Copy out the entries from the line containing "Of point (27, 204)" through the end of the records, inclusive, swapping "arched entrance" for "archway" and changing nothing else.

Dataset excerpts
════
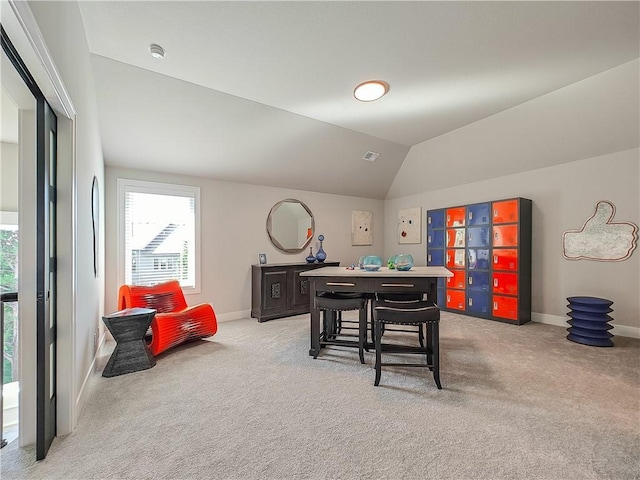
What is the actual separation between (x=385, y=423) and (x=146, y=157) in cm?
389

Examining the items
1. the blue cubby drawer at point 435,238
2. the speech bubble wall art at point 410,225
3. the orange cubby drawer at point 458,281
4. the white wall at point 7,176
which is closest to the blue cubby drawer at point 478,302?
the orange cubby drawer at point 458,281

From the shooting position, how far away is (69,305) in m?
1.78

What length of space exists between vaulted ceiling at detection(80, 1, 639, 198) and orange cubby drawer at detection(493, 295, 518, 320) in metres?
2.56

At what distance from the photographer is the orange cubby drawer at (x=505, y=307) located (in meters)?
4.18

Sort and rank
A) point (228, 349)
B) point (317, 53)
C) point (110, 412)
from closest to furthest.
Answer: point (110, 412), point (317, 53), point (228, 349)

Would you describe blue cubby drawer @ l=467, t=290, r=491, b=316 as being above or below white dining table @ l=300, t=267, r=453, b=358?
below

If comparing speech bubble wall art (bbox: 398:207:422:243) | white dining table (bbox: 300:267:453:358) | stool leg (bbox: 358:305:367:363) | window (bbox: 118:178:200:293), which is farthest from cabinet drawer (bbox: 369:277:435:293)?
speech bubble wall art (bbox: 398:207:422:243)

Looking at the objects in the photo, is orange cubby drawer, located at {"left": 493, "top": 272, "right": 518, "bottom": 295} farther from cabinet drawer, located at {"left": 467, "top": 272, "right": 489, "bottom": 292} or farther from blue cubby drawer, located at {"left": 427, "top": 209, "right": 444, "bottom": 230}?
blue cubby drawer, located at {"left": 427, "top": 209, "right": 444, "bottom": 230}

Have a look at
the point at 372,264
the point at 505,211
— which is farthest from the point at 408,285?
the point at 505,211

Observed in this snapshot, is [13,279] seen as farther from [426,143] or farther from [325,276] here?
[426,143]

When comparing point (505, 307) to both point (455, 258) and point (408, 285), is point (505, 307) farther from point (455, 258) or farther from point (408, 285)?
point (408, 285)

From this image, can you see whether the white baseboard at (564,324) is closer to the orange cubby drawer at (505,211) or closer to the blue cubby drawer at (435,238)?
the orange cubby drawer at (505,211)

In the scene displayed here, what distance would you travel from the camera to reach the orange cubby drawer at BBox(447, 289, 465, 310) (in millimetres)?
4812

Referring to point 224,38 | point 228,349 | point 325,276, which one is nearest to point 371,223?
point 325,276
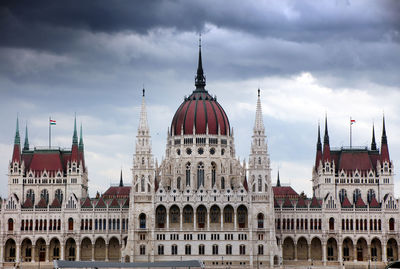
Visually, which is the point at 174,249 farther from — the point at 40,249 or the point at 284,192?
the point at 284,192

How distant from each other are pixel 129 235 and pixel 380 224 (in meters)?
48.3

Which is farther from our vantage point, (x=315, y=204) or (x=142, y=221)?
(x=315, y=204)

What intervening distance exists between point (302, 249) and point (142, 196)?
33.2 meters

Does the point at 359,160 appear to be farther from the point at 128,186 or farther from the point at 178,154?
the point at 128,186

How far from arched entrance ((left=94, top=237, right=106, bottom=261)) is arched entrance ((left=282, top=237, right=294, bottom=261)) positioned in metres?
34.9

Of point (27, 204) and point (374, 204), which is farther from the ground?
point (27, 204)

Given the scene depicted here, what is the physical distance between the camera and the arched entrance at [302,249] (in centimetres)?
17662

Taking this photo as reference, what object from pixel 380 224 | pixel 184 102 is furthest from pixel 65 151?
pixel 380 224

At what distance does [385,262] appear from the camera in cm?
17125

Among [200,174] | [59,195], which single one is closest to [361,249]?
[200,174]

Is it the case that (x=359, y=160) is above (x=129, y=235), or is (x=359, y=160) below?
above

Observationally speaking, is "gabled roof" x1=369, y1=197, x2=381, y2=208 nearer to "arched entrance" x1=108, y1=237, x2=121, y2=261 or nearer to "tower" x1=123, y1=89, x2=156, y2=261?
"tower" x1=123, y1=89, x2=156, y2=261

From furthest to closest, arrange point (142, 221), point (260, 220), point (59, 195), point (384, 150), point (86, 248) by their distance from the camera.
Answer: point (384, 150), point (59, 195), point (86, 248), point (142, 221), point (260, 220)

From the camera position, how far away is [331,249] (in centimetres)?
════
Solution to this problem
Of point (27, 204) and point (374, 204), which is farther from the ground?
point (27, 204)

Given the scene depicted here, what is the physical distance between the camera and the archway at [302,249] (in centimetres)?
17662

Taking this photo as reference, what object from pixel 380 224 | pixel 184 102 is furthest from pixel 65 151?
pixel 380 224

At what distance does [385,262] appear from the camera in cm?
17125

Among [200,174] | [59,195], which single one is closest to [361,249]?
[200,174]

Is it the case that (x=359, y=160) is above (x=129, y=235), or is (x=359, y=160) below?
above

Observationally speaking, is "gabled roof" x1=369, y1=197, x2=381, y2=208 nearer to "archway" x1=108, y1=237, x2=121, y2=261 or nearer to "tower" x1=123, y1=89, x2=156, y2=261?
"tower" x1=123, y1=89, x2=156, y2=261

From furthest to closest, arrange point (142, 221), point (260, 220), point (59, 195), point (384, 150), point (86, 248) by their distance from the camera.
Answer: point (384, 150), point (59, 195), point (86, 248), point (142, 221), point (260, 220)

From the camera position, how far away is [331,249] (in centimetres)?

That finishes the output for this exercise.